Everything Janelle Monae has created, so far, been vibrant, authentic, electric. Whether it is her own special blend of pop, funk, hip hop music, or her roles in films, or television, or even production, she has always maintained a highly individual, unique and intelligent take on storytelling, and one that has consistently been inclusive of, and respectful of, other talents in her orbit. Now, with her first book, the short story collection The Memory Librarian & Other Stories of Dirty Computer, she proves that she can continue being just as electric with the written word, even when it’s not set to a beat. (Except it nearly always is.)
It’s unfair to talk about Monae’s stories without the context of the other forms of art she creates. All her Dirty Computer narratives from 2018, be they songs or music videos or shorts, stem from the same premise of a world controlled by a totalitarian state, New Dawn, where any one who does not conform to state’s idea of acceptable is considered a deviant, a ‘dirty computer’ that needs a hard reset.

# Records shown:
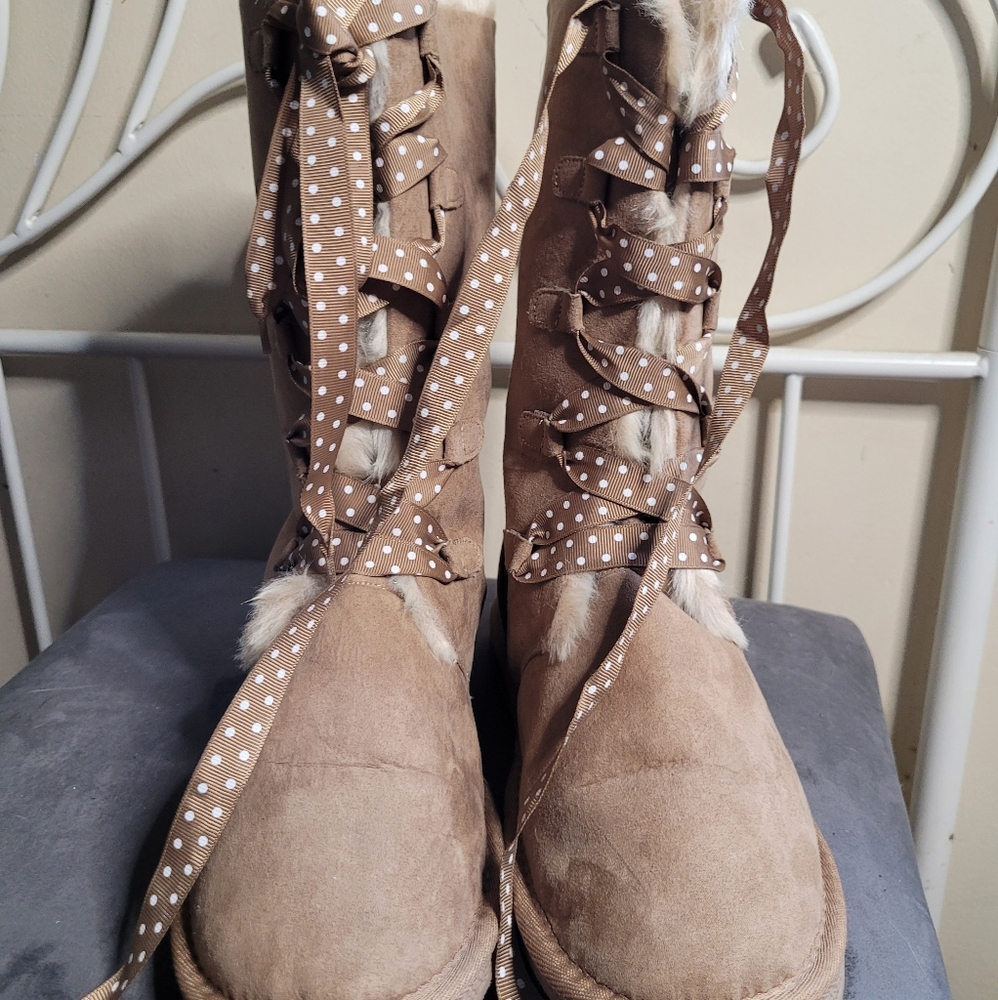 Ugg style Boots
* * *
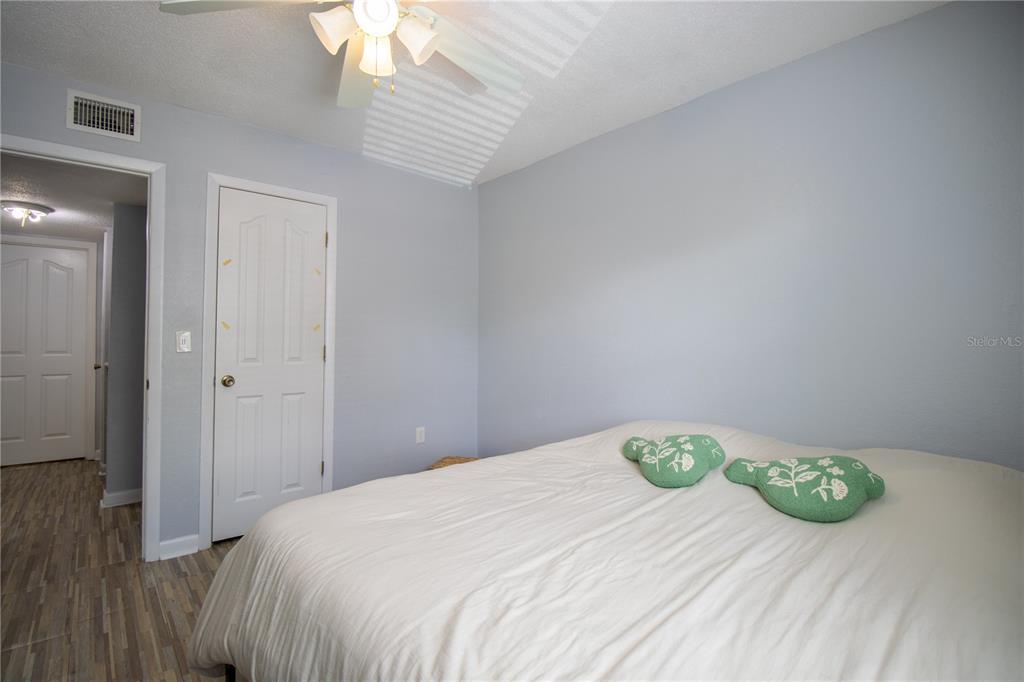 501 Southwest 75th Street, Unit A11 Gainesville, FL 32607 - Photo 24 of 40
==
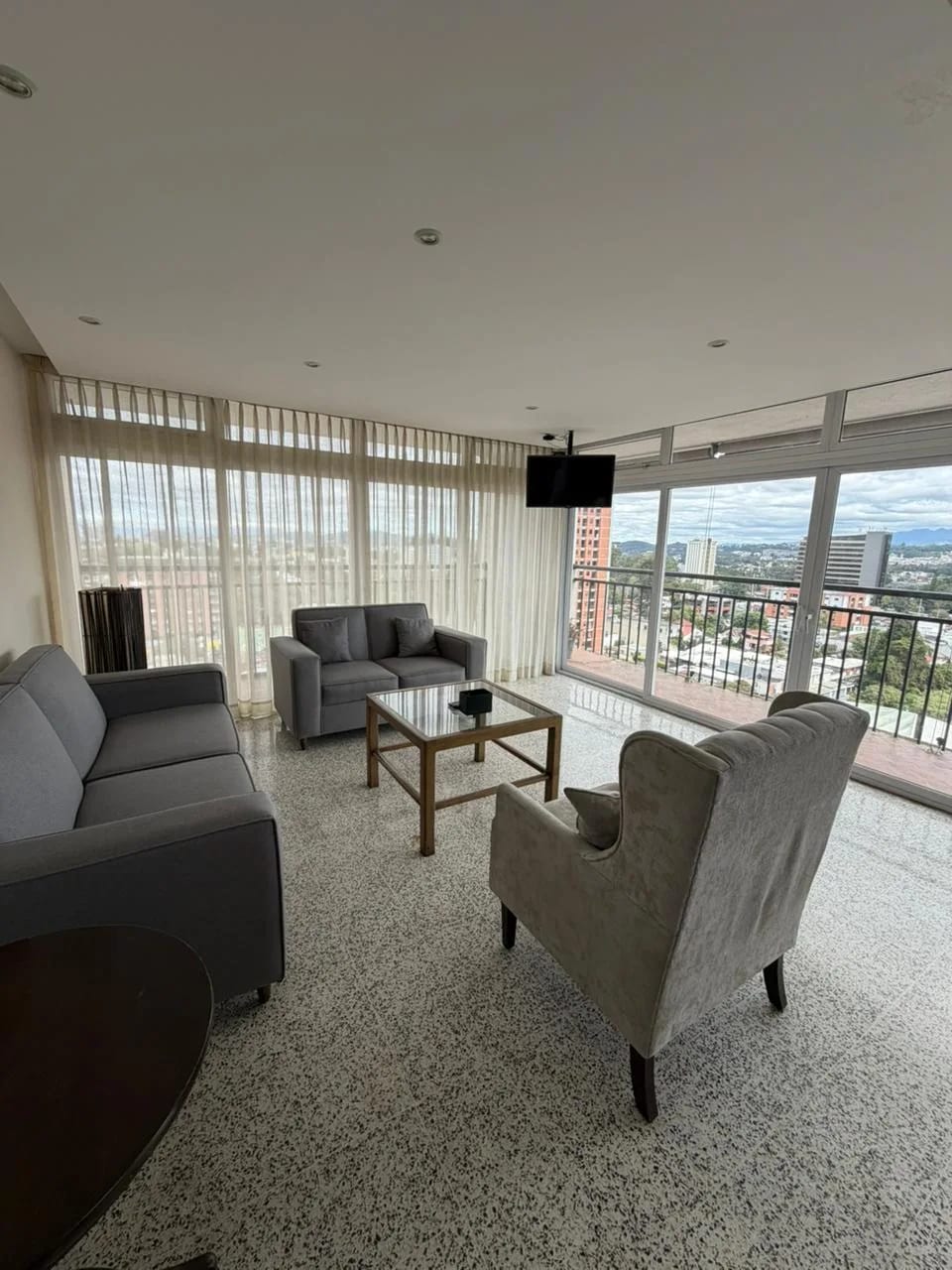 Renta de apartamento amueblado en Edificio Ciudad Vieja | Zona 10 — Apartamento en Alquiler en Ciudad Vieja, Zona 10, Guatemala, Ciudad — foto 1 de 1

# Work item:
Swap "electric" for "luminous" and write out everything in the text on Janelle Monae's book from "Everything Janelle Monae" down to "nearly always is.)".

# Problem solution:
Everything Janelle Monae has created, so far, been vibrant, authentic, luminous. Whether it is her own special blend of pop, funk, hip hop music, or her roles in films, or television, or even production, she has always maintained a highly individual, unique and intelligent take on storytelling, and one that has consistently been inclusive of, and respectful of, other talents in her orbit. Now, with her first book, the short story collection The Memory Librarian & Other Stories of Dirty Computer, she proves that she can continue being just as luminous with the written word, even when it’s not set to a beat. (Except it nearly always is.)